Stored data entries
********

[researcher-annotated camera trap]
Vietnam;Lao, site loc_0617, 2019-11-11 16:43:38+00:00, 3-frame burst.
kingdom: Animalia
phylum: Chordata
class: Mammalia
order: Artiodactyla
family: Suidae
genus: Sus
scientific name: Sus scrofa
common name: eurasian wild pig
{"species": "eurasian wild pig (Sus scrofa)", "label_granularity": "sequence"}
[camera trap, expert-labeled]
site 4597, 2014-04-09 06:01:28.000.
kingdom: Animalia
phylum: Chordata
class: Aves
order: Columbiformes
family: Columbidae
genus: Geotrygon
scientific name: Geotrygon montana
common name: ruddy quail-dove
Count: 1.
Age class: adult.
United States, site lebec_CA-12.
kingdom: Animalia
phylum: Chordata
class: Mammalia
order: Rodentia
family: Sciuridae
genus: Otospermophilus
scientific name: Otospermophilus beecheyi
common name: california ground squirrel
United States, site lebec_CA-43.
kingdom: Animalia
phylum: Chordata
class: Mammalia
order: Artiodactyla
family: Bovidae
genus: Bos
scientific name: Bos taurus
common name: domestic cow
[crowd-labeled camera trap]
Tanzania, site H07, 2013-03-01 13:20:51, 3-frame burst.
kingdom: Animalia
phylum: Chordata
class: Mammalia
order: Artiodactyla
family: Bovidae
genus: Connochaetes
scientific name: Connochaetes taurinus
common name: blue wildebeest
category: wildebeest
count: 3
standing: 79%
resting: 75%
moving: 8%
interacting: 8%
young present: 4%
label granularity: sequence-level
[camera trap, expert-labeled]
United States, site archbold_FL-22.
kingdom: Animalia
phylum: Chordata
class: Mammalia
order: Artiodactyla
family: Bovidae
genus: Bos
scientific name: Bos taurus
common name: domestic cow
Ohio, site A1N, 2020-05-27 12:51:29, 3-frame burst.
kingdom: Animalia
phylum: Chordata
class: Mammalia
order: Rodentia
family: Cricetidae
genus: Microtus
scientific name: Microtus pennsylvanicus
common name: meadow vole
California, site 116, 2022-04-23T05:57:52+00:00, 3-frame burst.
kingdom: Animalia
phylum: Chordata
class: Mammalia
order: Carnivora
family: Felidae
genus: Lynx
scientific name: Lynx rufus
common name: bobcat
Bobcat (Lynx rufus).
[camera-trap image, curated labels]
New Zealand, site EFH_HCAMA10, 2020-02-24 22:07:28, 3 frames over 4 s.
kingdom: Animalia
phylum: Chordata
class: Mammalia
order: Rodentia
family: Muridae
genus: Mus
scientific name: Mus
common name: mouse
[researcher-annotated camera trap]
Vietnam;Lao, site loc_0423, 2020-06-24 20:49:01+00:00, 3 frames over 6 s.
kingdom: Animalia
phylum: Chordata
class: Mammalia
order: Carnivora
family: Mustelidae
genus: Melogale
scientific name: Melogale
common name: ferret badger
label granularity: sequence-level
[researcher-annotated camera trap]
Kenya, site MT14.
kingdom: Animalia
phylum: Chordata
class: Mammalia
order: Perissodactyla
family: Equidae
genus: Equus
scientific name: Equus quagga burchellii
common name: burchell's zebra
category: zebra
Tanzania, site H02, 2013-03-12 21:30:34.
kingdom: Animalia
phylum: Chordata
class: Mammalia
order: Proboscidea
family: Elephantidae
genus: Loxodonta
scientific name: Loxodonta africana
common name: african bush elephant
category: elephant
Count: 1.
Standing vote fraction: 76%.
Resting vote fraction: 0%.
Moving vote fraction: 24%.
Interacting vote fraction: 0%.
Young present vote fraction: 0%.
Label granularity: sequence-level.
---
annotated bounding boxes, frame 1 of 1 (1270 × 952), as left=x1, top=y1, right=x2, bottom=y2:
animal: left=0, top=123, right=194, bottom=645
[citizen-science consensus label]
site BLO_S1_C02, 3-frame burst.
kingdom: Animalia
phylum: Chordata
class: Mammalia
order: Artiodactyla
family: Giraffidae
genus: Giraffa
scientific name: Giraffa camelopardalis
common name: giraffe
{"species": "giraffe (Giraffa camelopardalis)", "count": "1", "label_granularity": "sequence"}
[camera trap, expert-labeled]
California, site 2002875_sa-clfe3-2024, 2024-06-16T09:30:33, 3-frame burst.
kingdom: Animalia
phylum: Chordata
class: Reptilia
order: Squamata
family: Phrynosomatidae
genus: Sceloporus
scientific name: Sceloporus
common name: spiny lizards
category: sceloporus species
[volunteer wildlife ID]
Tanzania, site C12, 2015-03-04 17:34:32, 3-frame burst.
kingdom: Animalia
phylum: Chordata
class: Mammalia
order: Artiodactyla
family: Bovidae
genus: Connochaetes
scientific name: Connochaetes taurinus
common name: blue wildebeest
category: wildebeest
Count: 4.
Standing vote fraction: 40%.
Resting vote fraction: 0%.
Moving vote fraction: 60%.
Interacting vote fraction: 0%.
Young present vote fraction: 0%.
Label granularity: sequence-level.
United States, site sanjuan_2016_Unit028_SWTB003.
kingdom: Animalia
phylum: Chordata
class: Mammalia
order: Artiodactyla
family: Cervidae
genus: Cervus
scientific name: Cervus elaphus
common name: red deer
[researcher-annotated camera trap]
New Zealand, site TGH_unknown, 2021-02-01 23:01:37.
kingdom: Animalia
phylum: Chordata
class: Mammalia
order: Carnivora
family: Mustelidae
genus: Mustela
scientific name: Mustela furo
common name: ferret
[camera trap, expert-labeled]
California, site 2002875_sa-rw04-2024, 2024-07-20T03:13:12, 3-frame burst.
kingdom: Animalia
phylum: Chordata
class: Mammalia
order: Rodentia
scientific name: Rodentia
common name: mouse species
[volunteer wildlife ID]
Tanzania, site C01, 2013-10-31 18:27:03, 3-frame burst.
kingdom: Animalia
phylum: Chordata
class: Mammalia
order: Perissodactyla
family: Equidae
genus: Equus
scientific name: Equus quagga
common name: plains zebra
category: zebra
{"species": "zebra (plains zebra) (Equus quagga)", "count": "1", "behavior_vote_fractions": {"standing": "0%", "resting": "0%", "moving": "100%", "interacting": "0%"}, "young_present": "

********

YOUR OBJECTIVE
Please quote every record above exactly as it appears.

WRITTEN ANSWER
[researcher-annotated camera trap]
Vietnam;Lao, site loc_0617, 2019-11-11 16:43:38+00:00, 3-frame burst.
kingdom: Animalia
phylum: Chordata
class: Mammalia
order: Artiodactyla
family: Suidae
genus: Sus
scientific name: Sus scrofa
common name: eurasian wild pig
{"species": "eurasian wild pig (Sus scrofa)", "label_granularity": "sequence"}
[camera trap, expert-labeled]
site 4597, 2014-04-09 06:01:28.000.
kingdom: Animalia
phylum: Chordata
class: Aves
order: Columbiformes
family: Columbidae
genus: Geotrygon
scientific name: Geotrygon montana
common name: ruddy quail-dove
Count: 1.
Age class: adult.
United States, site lebec_CA-12.
kingdom: Animalia
phylum: Chordata
class: Mammalia
order: Rodentia
family: Sciuridae
genus: Otospermophilus
scientific name: Otospermophilus beecheyi
common name: california ground squirrel
United States, site lebec_CA-43.
kingdom: Animalia
phylum: Chordata
class: Mammalia
order: Artiodactyla
family: Bovidae
genus: Bos
scientific name: Bos taurus
common name: domestic cow
[crowd-labeled camera trap]
Tanzania, site H07, 2013-03-01 13:20:51, 3-frame burst.
kingdom: Animalia
phylum: Chordata
class: Mammalia
order: Artiodactyla
family: Bovidae
genus: Connochaetes
scientific name: Connochaetes taurinus
common name: blue wildebeest
category: wildebeest
count: 3
standing: 79%
resting: 75%
moving: 8%
interacting: 8%
young present: 4%
label granularity: sequence-level
[camera trap, expert-labeled]
United States, site archbold_FL-22.
kingdom: Animalia
phylum: Chordata
class: Mammalia
order: Artiodactyla
family: Bovidae
genus: Bos
scientific name: Bos taurus
common name: domestic cow
Ohio, site A1N, 2020-05-27 12:51:29, 3-frame burst.
kingdom: Animalia
phylum: Chordata
class: Mammalia
order: Rodentia
family: Cricetidae
genus: Microtus
scientific name: Microtus pennsylvanicus
common name: meadow vole
California, site 116, 2022-04-23T05:57:52+00:00, 3-frame burst.
kingdom: Animalia
phylum: Chordata
class: Mammalia
order: Carnivora
family: Felidae
genus: Lynx
scientific name: Lynx rufus
common name: bobcat
Bobcat (Lynx rufus).
[camera-trap image, curated labels]
New Zealand, site EFH_HCAMA10, 2020-02-24 22:07:28, 3 frames over 4 s.
kingdom: Animalia
phylum: Chordata
class: Mammalia
order: Rodentia
family: Muridae
genus: Mus
scientific name: Mus
common name: mouse
[researcher-annotated camera trap]
Vietnam;Lao, site loc_0423, 2020-06-24 20:49:01+00:00, 3 frames over 6 s.
kingdom: Animalia
phylum: Chordata
class: Mammalia
order: Carnivora
family: Mustelidae
genus: Melogale
scientific name: Melogale
common name: ferret badger
label granularity: sequence-level
[researcher-annotated camera trap]
Kenya, site MT14.
kingdom: Animalia
phylum: Chordata
class: Mammalia
order: Perissodactyla
family: Equidae
genus: Equus
scientific name: Equus quagga burchellii
common name: burchell's zebra
category: zebra
Tanzania, site H02, 2013-03-12 21:30:34.
kingdom: Animalia
phylum: Chordata
class: Mammalia
order: Proboscidea
family: Elephantidae
genus: Loxodonta
scientific name: Loxodonta africana
common name: african bush elephant
category: elephant
Count: 1.
Standing vote fraction: 76%.
Resting vote fraction: 0%.
Moving vote fraction: 24%.
Interacting vote fraction: 0%.
Young present vote fraction: 0%.
Label granularity: sequence-level.
---
annotated bounding boxes, frame 1 of 1 (1270 × 952), as left=x1, top=y1, right=x2, bottom=y2:
animal: left=0, top=123, right=194, bottom=645
[citizen-science consensus label]
site BLO_S1_C02, 3-frame burst.
kingdom: Animalia
phylum: Chordata
class: Mammalia
order: Artiodactyla
family: Giraffidae
genus: Giraffa
scientific name: Giraffa camelopardalis
common name: giraffe
{"species": "giraffe (Giraffa camelopardalis)", "count": "1", "label_granularity": "sequence"}
[camera trap, expert-labeled]
California, site 2002875_sa-clfe3-2024, 2024-06-16T09:30:33, 3-frame burst.
kingdom: Animalia
phylum: Chordata
class: Reptilia
order: Squamata
family: Phrynosomatidae
genus: Sceloporus
scientific name: Sceloporus
common name: spiny lizards
category: sceloporus species
[volunteer wildlife ID]
Tanzania, site C12, 2015-03-04 17:34:32, 3-frame burst.
kingdom: Animalia
phylum: Chordata
class: Mammalia
order: Artiodactyla
family: Bovidae
genus: Connochaetes
scientific name: Connochaetes taurinus
common name: blue wildebeest
category: wildebeest
Count: 4.
Standing vote fraction: 40%.
Resting vote fraction: 0%.
Moving vote fraction: 60%.
Interacting vote fraction: 0%.
Young present vote fraction: 0%.
Label granularity: sequence-level.
United States, site sanjuan_2016_Unit028_SWTB003.
kingdom: Animalia
phylum: Chordata
class: Mammalia
order: Artiodactyla
family: Cervidae
genus: Cervus
scientific name: Cervus elaphus
common name: red deer
[researcher-annotated camera trap]
New Zealand, site TGH_unknown, 2021-02-01 23:01:37.
kingdom: Animalia
phylum: Chordata
class: Mammalia
order: Carnivora
family: Mustelidae
genus: Mustela
scientific name: Mustela furo
common name: ferret
[camera trap, expert-labeled]
California, site 2002875_sa-rw04-2024, 2024-07-20T03:13:12, 3-frame burst.
kingdom: Animalia
phylum: Chordata
class: Mammalia
order: Rodentia
scientific name: Rodentia
common name: mouse species
[volunteer wildlife ID]
Tanzania, site C01, 2013-10-31 18:27:03, 3-frame burst.
kingdom: Animalia
phylum: Chordata
class: Mammalia
order: Perissodactyla
family: Equidae
genus: Equus
scientific name: Equus quagga
common name: plains zebra
category: zebra
{"species": "zebra (plains zebra) (Equus quagga)", "count": "1", "behavior_vote_fractions": {"standing": "0%", "resting": "0%", "moving": "100%", "interacting": "0%"}, "young_present": "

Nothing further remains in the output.